但於情於理,無論真心還是假意,杜荷擋在他身前的行為都足夠拉好感度。她對人心把控的能力仿佛與生俱來,假以時日,杜荷未必不能闖出一片天。
杜長蘭不期然憶起杜荷幼時模樣,那時她還不會收斂自己的情緒,只會直白的表達想要什麼東西,叫杜老娘不喜。
反而是杜容寬厚孝順,堪為模範女兒,模範孫女。
杜長蘭收攏飄遠的思緒,看著眼前少女,冷哼一聲,「一行九人,腦子全在你這兒,我不留下你行嗎?」
杜荷縮了縮脖子,又朝杜長蘭討好的笑笑,猶豫著伸出手,扯著杜長蘭袖擺輕聲喚:「小叔……」
杜長蘭扶她起來,從柜子里取了藥膏遞給她:「現在可以告訴我,你們為什麼那麼狼狽了?」
「因為遇上了山洪。」杜荷捧著藥膏,回想起來還頗為後怕。
山洪衝散了他們和商隊,同村一人差點被沖走,是杜荷及時抓住人,同兩個哥哥把人救上來,之後也是杜荷拿主意,一行人磕磕絆絆抵達覃州。
所以杜長蘭說一行九人,腦子全在杜荷這裡也沒說錯。
杜長蘭許諾留下杜荷,給杜荷吃了一個定心丸。
「多謝小叔,天色晚了,您早些歇息。」杜荷退出書房,離得遠了,她忍不住握拳揮舞。
她賭對了!
她就知道小叔跟家裡人不一樣。
杜荷雙手覆面,真心實意流下兩行熱淚。也堅定她萬事不能對小叔說謊的準則。
書房恢復寂靜,杜長蘭落座書案繼續辦公,可提筆遲遲未落。
山洪兇險,幸而老天垂憐,此次成磊一行人才完好無損。
但凡事有萬一,杜長蘭捏著筆,指骨繃緊又鬆了開。打算回頭尋些合適人手培養。
「在想什麼?」熟悉的聲音傳來。

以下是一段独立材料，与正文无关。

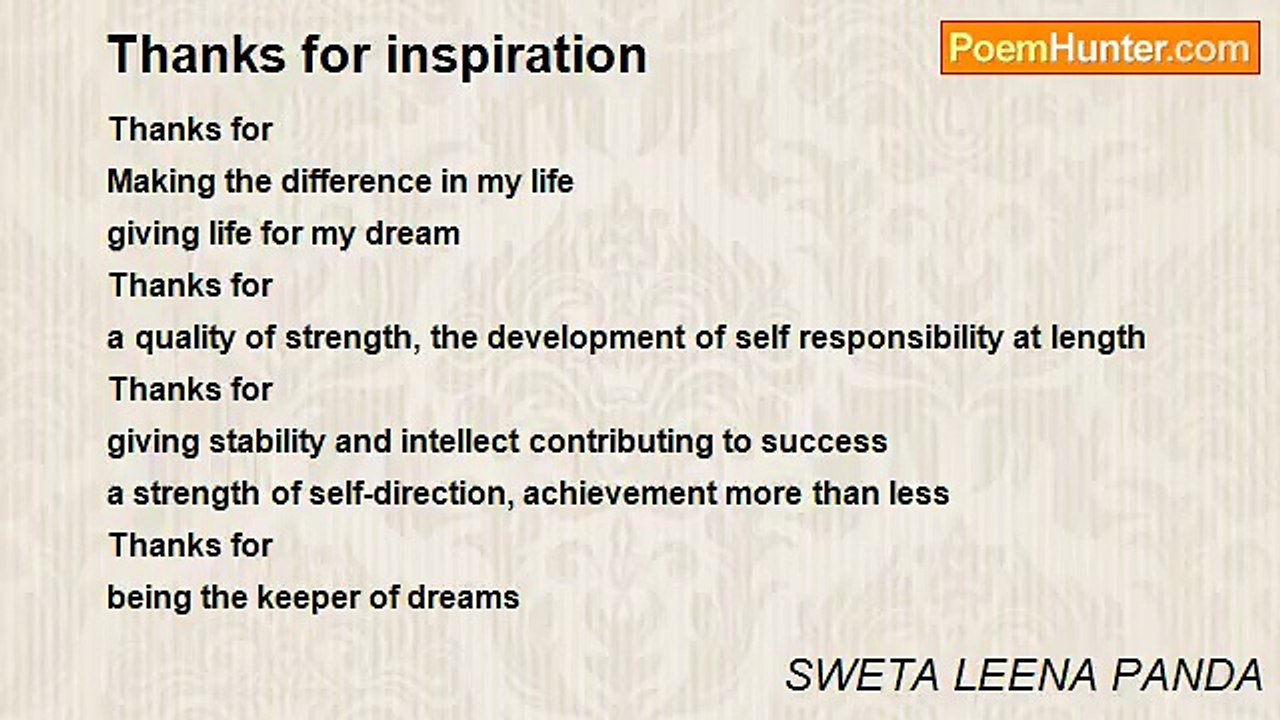 Thanks for inspiration

PoemHunter.com

Thanks for
Making the difference in my life
giving life for my dream
Thanks for
a quality of strength, the development of self responsibility at length
Thanks for
giving stability and intellect contributing to success
a strength of self-direction, achievement more than less
Thanks for
being the keeper of dreams

SWETA LEENA PANDA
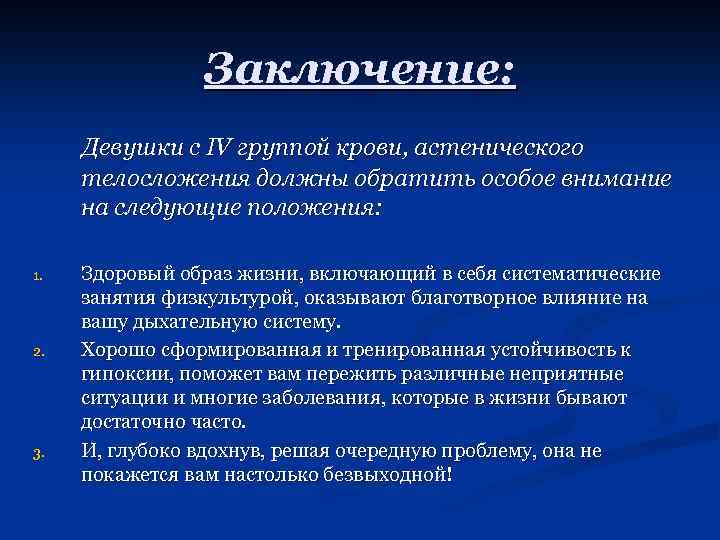 Заключение:

Девушки с IV группой крови, астенического телосложения должны обратить особое внимание на следующие положения:

1. Здоровый образ жизни, включающий в себя систематические занятия физкультурой, оказывают благотворное влияние на вашу дыхательную систему.
2. Хорошо сформированная и тренированная устойчивость к гипоксии, поможет вам пережить различные неприятные ситуации и многие заболевания, которые в жизни бывают достаточно часто.
3. И, глубоко вдохнув, решая очередную проблему, она не покажется вам настолько безвыходной!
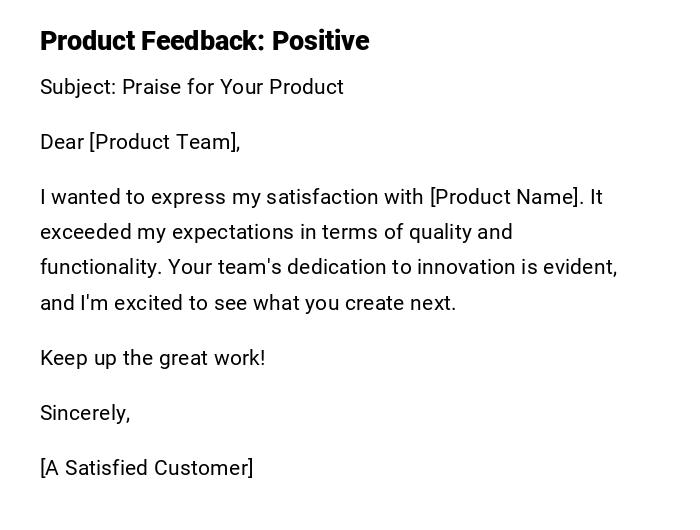 Product Feedback: Positive

Subject: Praise for Your Product

Dear [Product Team],

I wanted to express my satisfaction with [Product Name]. It exceeded my expectations in terms of quality and functionality. Your team's dedication to innovation is evident, and I'm excited to see what you create next.

Keep up the great work!

Sincerely,

[A Satisfied Customer]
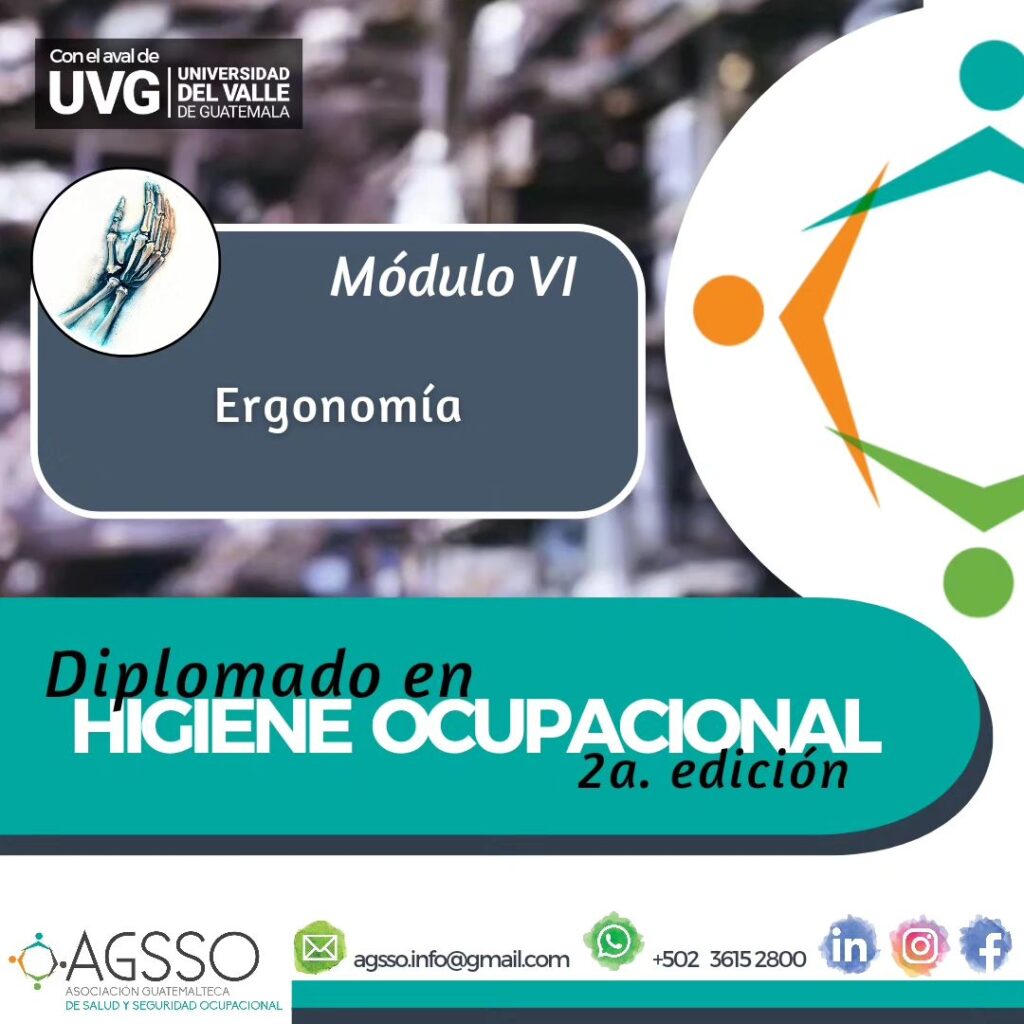 Con el aval de
UVG UNIVERSIDAD DEL VALLE DE GUATEMALA

Módulo VI

Ergonomía

Diplomado en
HIGIENE OCUPACIONAL
2a. edición

AGSSO
ASOCIACIÓN GUATEMALTECA DE SALUD Y SEGURIDAD OCUPACIONAL

agsso.info@gmail.com

+502 3615 2800

in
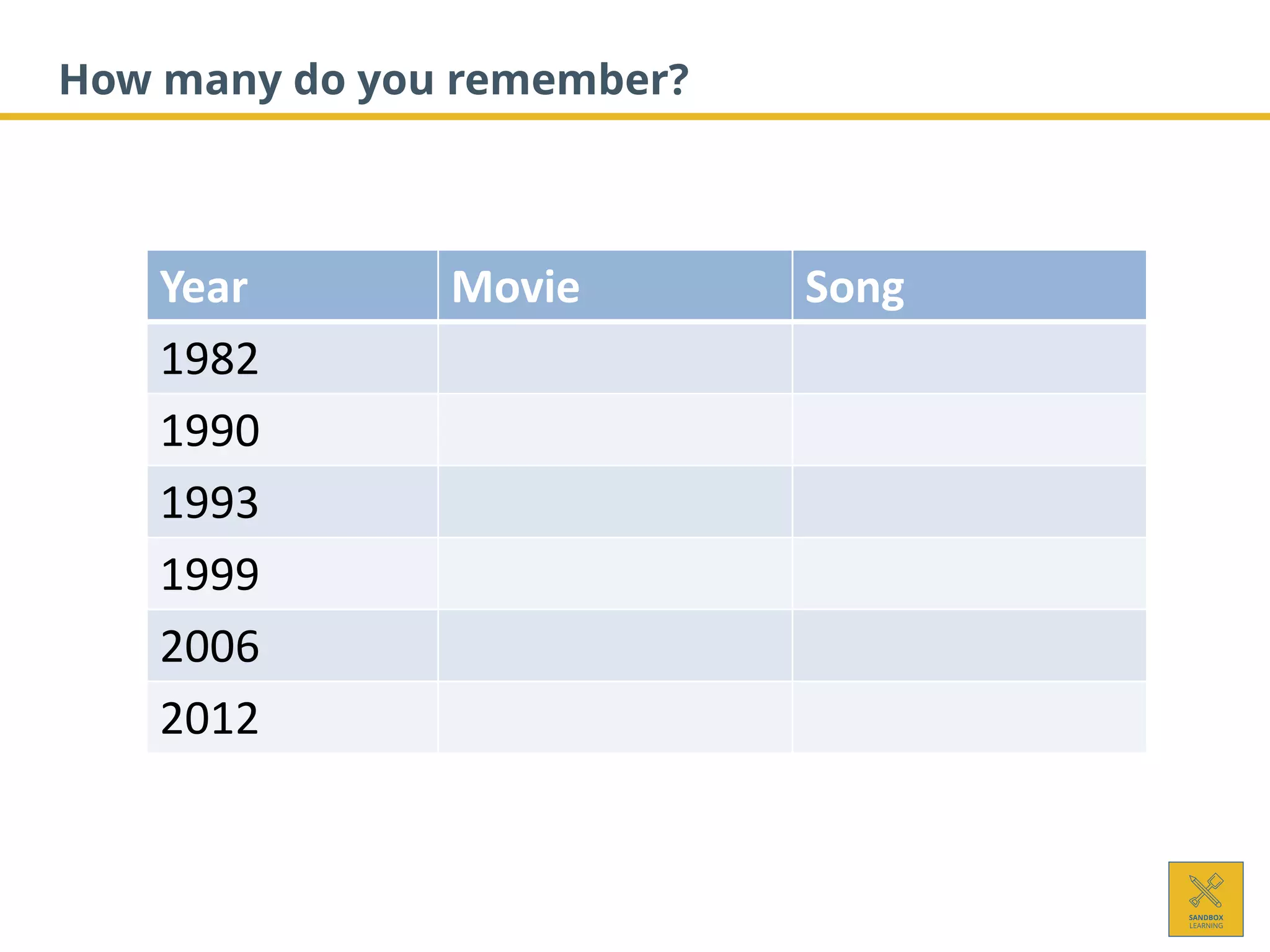 How many do you remember?

| Year | Movie | Song |
|---|---|---|
| 1982 | | |
| 1990 | | |
| 1993 | | |
| 1999 | | |
| 2006 | | |
| 2012 | | |

SANDBOX LEARNING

杜長蘭睫毛抖動,抬眸映出來人身影。
「十七。」
「嗯?」
「不要翻窗。」
「………」
兩人說了一會子話,莫十七從大門光明正大離開,杜長蘭徹底歇了辦公心思,行至窗前,仰望明月。
他什麼時候對人的警惕性降低至此?
月華皎潔,如夢似幻。
杜長蘭心中隱隱有了答案,卻難得遲疑,不太肯定。
次日,杜長蘭將一干小子丟給辛起帶,他著手處理公務,瀏覽最近帳目,眸光凝肅,與他預想中的還是差了一截。
但普通百姓卻與杜長蘭想法不一,尤其是覃城周邊村子,受惠頗多。
芳娘原本還想著進城給人漿洗衣物,度過這個冬日。沒想到金佛現世,與佛有關的物件兒供不應求。
芳娘的父親是個木匠,她年少時曾跟著學了幾分,聽聞消息後立刻花錢買了樣品臨摹一個,而後送去山腳下給僧人過目,對方瞧了瞧,以十二文的銀錢收了。